As you already know, weather and climate shouldn’t be confused for each other, as the weather is the atmospheric conditions you observe around you and over a very short period of time, while the climate is the (very) long term trend of the same variables: temperature, humidity, pressure, wind, precipitation etc.

It is often tempting to use the weather – or any kind of information – to confirm our own thoughts on any matter, but scientists warn to be very careful in doing so because the scale of our human observations is not suited to infer where the climate is heading. Nevertheless, when it comes to communication, “the weather still has one big advantage over every other argument about the urgency of climate change: We experience the weather. We see it and feel it.” claims David Leonhardt in his NYT end of the year oped.

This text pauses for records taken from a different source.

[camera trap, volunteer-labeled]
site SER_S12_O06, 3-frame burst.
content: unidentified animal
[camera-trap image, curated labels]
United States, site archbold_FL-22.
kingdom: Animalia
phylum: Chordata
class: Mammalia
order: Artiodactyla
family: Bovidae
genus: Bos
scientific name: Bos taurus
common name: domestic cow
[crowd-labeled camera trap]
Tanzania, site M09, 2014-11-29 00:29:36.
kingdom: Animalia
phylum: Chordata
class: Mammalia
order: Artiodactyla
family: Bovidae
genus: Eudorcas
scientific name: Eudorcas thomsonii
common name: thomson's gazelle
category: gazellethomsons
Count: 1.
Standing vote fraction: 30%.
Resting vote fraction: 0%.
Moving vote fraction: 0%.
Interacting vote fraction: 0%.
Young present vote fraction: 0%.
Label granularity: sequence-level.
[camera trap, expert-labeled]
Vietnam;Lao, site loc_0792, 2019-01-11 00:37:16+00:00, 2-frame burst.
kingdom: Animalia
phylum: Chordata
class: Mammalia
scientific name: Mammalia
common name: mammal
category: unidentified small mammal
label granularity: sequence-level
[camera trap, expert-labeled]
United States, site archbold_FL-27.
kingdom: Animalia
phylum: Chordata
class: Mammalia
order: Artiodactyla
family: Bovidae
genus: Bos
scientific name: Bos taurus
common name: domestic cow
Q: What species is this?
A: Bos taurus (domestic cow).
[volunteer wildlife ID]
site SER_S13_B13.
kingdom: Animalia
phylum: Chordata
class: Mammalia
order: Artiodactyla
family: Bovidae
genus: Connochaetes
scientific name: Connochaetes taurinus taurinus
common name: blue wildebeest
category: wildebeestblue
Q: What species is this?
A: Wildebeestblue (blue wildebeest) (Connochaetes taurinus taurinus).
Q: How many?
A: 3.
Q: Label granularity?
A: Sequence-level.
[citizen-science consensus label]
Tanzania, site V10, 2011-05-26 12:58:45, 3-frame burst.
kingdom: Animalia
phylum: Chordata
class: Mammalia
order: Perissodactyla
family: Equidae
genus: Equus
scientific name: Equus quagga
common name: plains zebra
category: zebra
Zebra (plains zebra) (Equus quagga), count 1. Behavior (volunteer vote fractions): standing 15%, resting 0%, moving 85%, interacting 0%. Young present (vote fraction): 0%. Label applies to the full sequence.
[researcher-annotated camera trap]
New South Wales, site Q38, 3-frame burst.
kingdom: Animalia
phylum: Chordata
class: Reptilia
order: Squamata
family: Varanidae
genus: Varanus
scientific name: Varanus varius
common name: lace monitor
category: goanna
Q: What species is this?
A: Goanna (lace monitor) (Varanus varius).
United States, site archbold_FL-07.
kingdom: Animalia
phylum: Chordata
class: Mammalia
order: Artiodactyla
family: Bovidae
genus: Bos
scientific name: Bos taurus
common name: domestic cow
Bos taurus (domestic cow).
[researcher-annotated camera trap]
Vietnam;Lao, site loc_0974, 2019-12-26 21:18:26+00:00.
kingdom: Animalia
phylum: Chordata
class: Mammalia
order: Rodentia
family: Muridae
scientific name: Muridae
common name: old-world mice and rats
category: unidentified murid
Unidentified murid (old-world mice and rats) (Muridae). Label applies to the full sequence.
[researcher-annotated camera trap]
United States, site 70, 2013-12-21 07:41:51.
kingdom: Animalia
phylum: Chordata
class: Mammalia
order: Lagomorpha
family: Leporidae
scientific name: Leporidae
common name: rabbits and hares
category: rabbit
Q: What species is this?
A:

Map showing the anomalies in temperature (°C) estimated from ERA5 during the 5-day period of 25-29 June 2019. (Credit: ECMWF, Copernicus Climate Change Service).

Here in Europe, we have certainly felt and seen the late June 2019 Heatwave, exactly in the days when our article on rising energy demand for space cooling was published in Nature Communication. The media coverage happened to be huge, as all the newspapers related the striking high temperatures of these days with the undergoing heavy use of AC and the associated peaks in energy demand across Europe. As our study projected an increase of 11-58% of energy demand at mid-century because of climate change, it surely made a good story in those days for the media outlets.

Our paper was in fact featured in almost 60 news outlets and blogs all over the world, from Canada to India, with dozens of original articles in Europe, a few radio interviews as well, and even a video made on purpose! The most notable original press articles were published in Italy’s main newspaper La Repubblica, on France 24 and Sud-Ouest for France and Bloomberg and Axiom for the US.

As this heatwave gracefully passed away in a few days, let’s see now if our next paper on AC and Thermal Insulation in OECD countries gains the same attention.